What is expected >> Leave the pictures behind and repeat all the entries exactly.

━━ Information

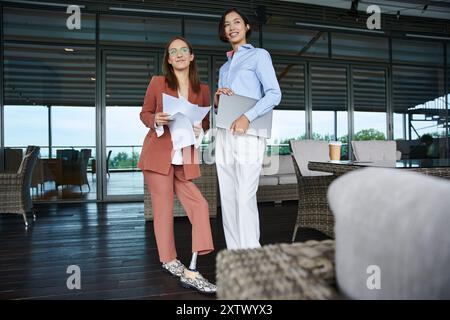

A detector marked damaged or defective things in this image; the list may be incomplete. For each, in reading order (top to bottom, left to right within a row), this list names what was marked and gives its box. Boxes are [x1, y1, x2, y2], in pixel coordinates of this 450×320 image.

rust blazer [137, 75, 211, 180]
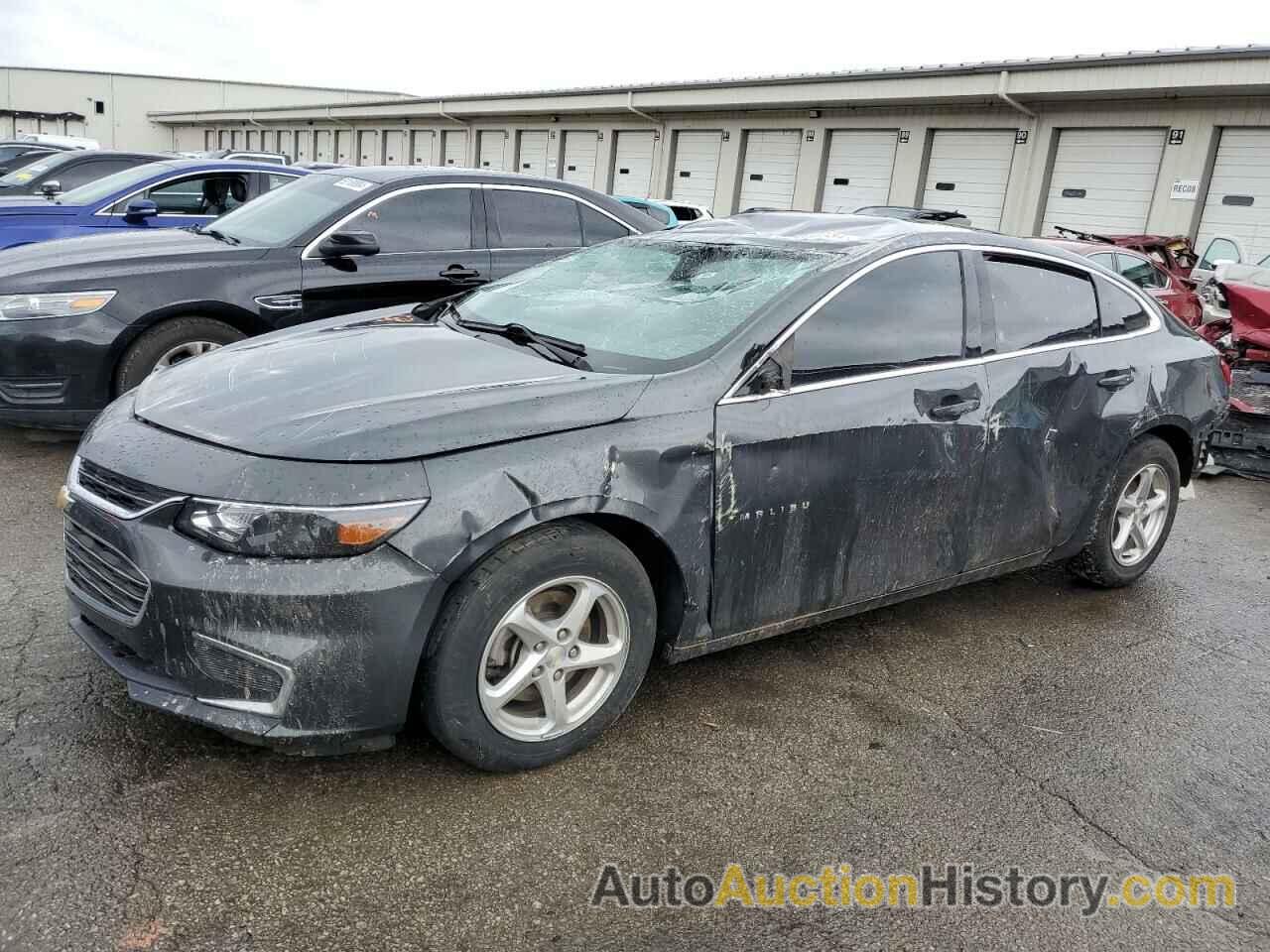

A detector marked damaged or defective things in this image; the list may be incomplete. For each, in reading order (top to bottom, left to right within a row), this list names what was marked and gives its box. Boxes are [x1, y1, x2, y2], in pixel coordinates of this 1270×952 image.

shattered windshield [451, 238, 827, 373]
damaged gray sedan [62, 211, 1229, 772]
dented door panel [715, 365, 990, 642]
red damaged car [1199, 266, 1270, 477]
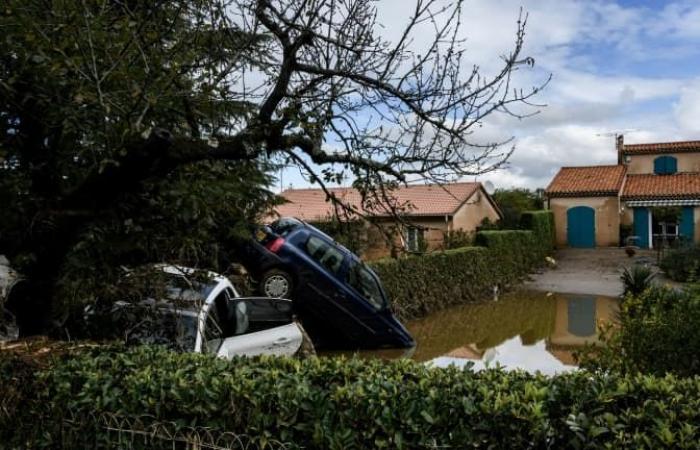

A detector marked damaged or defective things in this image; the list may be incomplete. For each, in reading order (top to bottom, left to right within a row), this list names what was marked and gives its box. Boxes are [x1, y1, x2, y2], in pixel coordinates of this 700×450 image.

damaged vehicle [89, 266, 308, 356]
damaged vehicle [241, 217, 416, 348]
overturned blue car [241, 216, 416, 350]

━━━━

Output >>
A detector marked damaged or defective things in this image; the list may be incomplete. For each, in reading order (top to bottom, left to right within a row), this list names what was marked and gives its box. Boxes are [x1, y1, x2, y2], in pixel coordinates of this 450×320 image.

rust blazer [137, 75, 211, 180]

A detector marked damaged or defective things in this image; the list may be incomplete. For each, in reading order (top to bottom, left to right within a row), this list names what was marked and gives its box. Boxes are [x1, y1, x2, y2], in pixel coordinates of this 1270×952 image.

shattered windshield [451, 238, 827, 373]
damaged gray sedan [62, 211, 1229, 772]
dented door panel [715, 365, 990, 642]
red damaged car [1199, 266, 1270, 477]

A detector marked damaged or defective things in this image; the list may be incomplete. For each, in reading order (top to bottom, left to right within a row), this list names what was marked and gives its box. Boxes are [x1, y1, x2, y2], in pixel coordinates of this 700×450 image.

damaged vehicle [89, 266, 308, 356]
damaged vehicle [241, 217, 416, 348]
overturned blue car [241, 216, 416, 350]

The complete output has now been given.